It is evident that when mitigating imbalanced data with traditional sampling methods such as undersampling, oversampling, and hybrid sampling, the performance of the model in identifying kicks is inferior to that when using methods that generate synthetic kick data using GAN algorithms. Among them, undersampling yields the worst performance. This is because undersampling achieves balance by deleting part of the majority class samples (
Table 8), which can lead to the loss of important information. Oversampling balances the number of positive and negative samples by duplicating minority class samples, while hybrid sampling combines the strengths of both undersampling and oversampling, improving model performance somewhat, but still falling short of expectations (
Table 9). Unlike traditional sampling methods, both GAN and TimeGAN retain all the information from the original kick data (
Table 9), and, during data augmentation, the loss function ensures that the synthetic kick data closely resemble real kick data. This effectively addresses the imbalance in sample quantity. Since the real kick data used in this study are time series data, TimeGAN, which accounts for temporal sequence characteristics, is more suitable for kick data augmentation compared to GAN. As a result, the data generated by TimeGAN align more closely with the actual surface drilling parameter changes observed during real kicks, leading to better overall model performance.
However, the results indicate certain limitations of synthetic data generation methods. While TimeGAN shows slight improvements, the lack of statistically significant differences suggests that various synthetic data generation methods may have comparable utility in many scenarios. This finding indicates a need to temper the expectation of large performance gains when choosing one synthetic generation model over another. Time series data often require models to capture long-term dependencies and complex temporal patterns. Synthetic generation methods, including TimeGAN, can struggle with these dependencies, sometimes producing sequences that lack the richness and continuity of real-world data. This limitation may account for the observed similarities in performance across the tested methods.

----

Requirements >>
1. Swap "long-term dependencies" for "long-range dependencies" and reproduce the passage on kick data augmentation, everything from "However, the results" down to "the tested methods.".
2. Set down the records word for word, everything from the line containing "Given the image" down to the last line of the records.

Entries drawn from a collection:
----

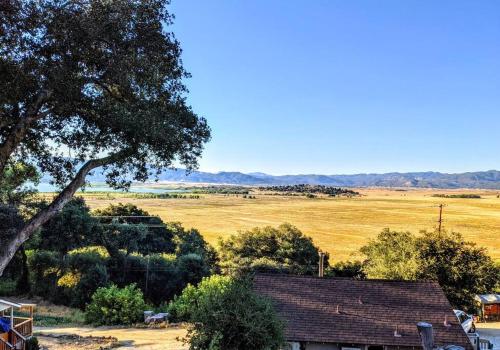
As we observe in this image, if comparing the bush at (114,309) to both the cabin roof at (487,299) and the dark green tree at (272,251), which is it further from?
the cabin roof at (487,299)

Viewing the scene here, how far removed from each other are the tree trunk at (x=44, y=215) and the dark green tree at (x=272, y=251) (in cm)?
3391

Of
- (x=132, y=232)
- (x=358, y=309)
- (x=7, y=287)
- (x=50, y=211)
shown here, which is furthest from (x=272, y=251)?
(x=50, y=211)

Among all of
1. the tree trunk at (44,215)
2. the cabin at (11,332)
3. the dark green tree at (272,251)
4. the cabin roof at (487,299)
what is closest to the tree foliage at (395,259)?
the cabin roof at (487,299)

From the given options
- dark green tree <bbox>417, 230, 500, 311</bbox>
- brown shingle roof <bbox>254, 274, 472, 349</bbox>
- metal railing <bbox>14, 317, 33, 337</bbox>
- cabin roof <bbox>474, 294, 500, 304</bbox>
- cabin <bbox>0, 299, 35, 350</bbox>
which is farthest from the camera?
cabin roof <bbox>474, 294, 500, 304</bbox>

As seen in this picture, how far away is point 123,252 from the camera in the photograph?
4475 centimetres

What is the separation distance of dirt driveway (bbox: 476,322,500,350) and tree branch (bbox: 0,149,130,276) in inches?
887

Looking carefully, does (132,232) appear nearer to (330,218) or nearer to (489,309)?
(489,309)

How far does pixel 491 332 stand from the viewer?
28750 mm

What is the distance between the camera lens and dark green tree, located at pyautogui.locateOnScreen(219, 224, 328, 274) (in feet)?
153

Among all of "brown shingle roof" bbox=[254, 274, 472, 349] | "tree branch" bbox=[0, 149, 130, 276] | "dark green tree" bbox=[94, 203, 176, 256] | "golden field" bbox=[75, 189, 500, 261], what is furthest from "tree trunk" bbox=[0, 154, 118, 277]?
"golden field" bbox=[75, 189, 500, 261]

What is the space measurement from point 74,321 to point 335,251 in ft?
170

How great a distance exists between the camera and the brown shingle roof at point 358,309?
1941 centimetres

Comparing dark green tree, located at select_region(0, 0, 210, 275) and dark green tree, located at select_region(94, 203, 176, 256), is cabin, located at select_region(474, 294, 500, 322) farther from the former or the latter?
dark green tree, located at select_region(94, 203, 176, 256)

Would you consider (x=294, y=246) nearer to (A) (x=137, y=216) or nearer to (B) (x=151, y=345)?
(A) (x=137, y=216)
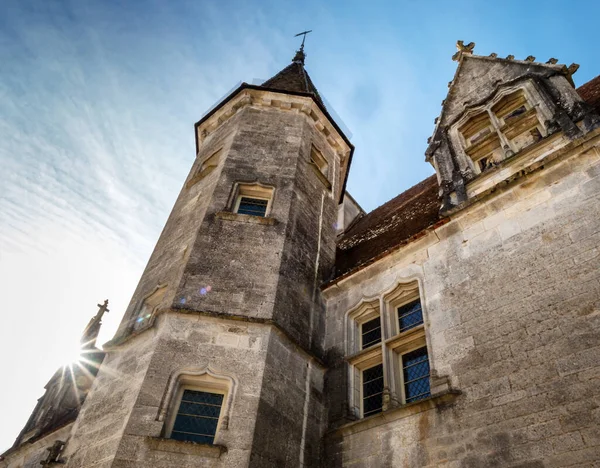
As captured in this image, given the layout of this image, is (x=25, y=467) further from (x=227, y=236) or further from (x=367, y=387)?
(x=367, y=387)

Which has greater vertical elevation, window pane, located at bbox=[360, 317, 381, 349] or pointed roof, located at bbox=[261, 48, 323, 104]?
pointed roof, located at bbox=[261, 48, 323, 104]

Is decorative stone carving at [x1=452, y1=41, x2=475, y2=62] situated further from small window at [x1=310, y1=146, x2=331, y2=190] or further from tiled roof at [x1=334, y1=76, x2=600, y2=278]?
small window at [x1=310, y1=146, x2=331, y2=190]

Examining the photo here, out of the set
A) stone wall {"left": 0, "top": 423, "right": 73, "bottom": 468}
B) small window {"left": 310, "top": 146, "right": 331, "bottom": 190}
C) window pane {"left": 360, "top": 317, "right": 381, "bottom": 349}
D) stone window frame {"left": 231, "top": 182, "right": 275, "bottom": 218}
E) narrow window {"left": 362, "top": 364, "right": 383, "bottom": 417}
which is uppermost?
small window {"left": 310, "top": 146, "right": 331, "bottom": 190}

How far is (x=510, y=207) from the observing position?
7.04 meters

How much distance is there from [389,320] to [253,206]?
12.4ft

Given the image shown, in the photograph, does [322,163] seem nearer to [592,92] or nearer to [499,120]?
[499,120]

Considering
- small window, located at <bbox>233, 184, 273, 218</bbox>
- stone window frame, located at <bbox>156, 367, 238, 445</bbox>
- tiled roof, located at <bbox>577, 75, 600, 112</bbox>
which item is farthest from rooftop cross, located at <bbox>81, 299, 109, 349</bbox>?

----

Answers per task >>
1.
However, the results indicate certain limitations of synthetic data generation methods. While TimeGAN shows slight improvements, the lack of statistically significant differences suggests that various synthetic data generation methods may have comparable utility in many scenarios. This finding indicates a need to temper the expectation of large performance gains when choosing one synthetic generation model over another. Time series data often require models to capture long-range dependencies and complex temporal patterns. Synthetic generation methods, including TimeGAN, can struggle with these dependencies, sometimes producing sequences that lack the richness and continuity of real-world data. This limitation may account for the observed similarities in performance across the tested methods.

2.
Given the image shown, in the photograph, does [322,163] seem nearer to [592,92] or nearer to [499,120]?
[499,120]

Considering
- small window, located at <bbox>233, 184, 273, 218</bbox>
- stone window frame, located at <bbox>156, 367, 238, 445</bbox>
- tiled roof, located at <bbox>577, 75, 600, 112</bbox>
which item is farthest from rooftop cross, located at <bbox>81, 299, 109, 349</bbox>?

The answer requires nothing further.